**ТЕКСТ:**
Михаил Ульянов «Работаю актёром»

Jun 19, 2015 12:28

Наши старшие товарищи-вахтанговцы рассказывали, что великий Щукин подгибался под ответственностью и сложностью задачи, выпавшей ему первому, рассказывали, как он волновался, готовясь к роли Ленина одновременно и в Театре Вахтангова и в кино. Эта работа значила для него больше, чем просто роль. А ведь Щукин был один из первых народных артистов СССР, был великим актером, гениально сыгравшим Егора Булычева.
Вот таким же взволнованным счастливцем запомнил я и Николая Николаевича Колесникова в те дни, когда он выходил на сцену в роли Ленина.
В Омской студии он преподавал художественное чтение. Был неизменно терпелив и спокоен, как бы ученик ни был невосприимчив к его предложениям и замечаниям.

Я начал готовить отрывок «Песни про купца Калашникова» Лермонтова. Былинно-сказочное начало отрывка - «Над Москвой великой златоглавою» - мне никак не давалось, я не мог ухватить этот напевный, спокойный и широкий ход. Но, как бы я ни нервничал, Колесников настойчиво просил ещё и ещё раз повторить всё сначала.

**ВЫДЕРЖКА ИЗ МАТЕРИАЛА:**

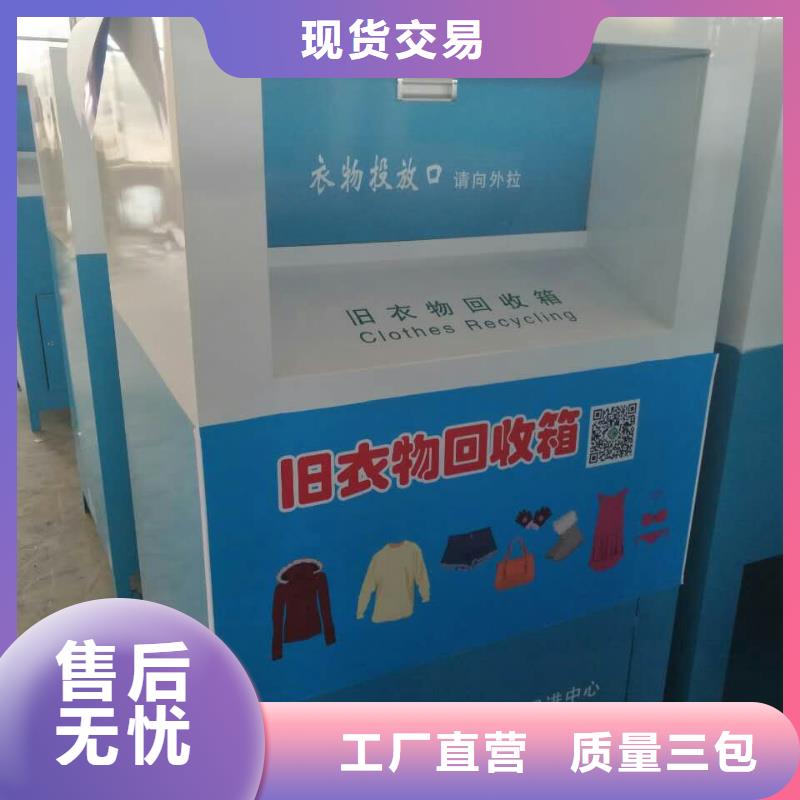 旧衣回收箱,移动厕所实拍展现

**ЧТО НУЖНО СДЕЛАТЬ:**
[a] Перепишите из текста отрывок от «Я начал готовить» до «повторить всё сначала.».
[b] Перескажите текст в двух предложениях.

**ГОТОВЫЕ ОТВЕТЫ:**
[a]
Я начал готовить отрывок «Песни про купца Калашникова» Лермонтова. Былинно-сказочное начало отрывка - «Над Москвой великой златоглавою» - мне никак не давалось, я не мог ухватить этот напевный, спокойный и широкий ход. Но, как бы я ни нервничал, Колесников настойчиво просил ещё и ещё раз повторить всё сначала.

[b] Рассказчик вспоминает, как волновались, готовясь к роли Ленина и выходя в ней на сцену, великий Щукин и Николай Николаевич Колесников, который преподавал художественное чтение в Омской студии и был неизменно терпелив и спокоен. Когда рассказчику никак не давалось начало отрывка из «Песни про купца Калашникова» Лермонтова, Колесников настойчиво просил его снова и снова повторять всё сначала.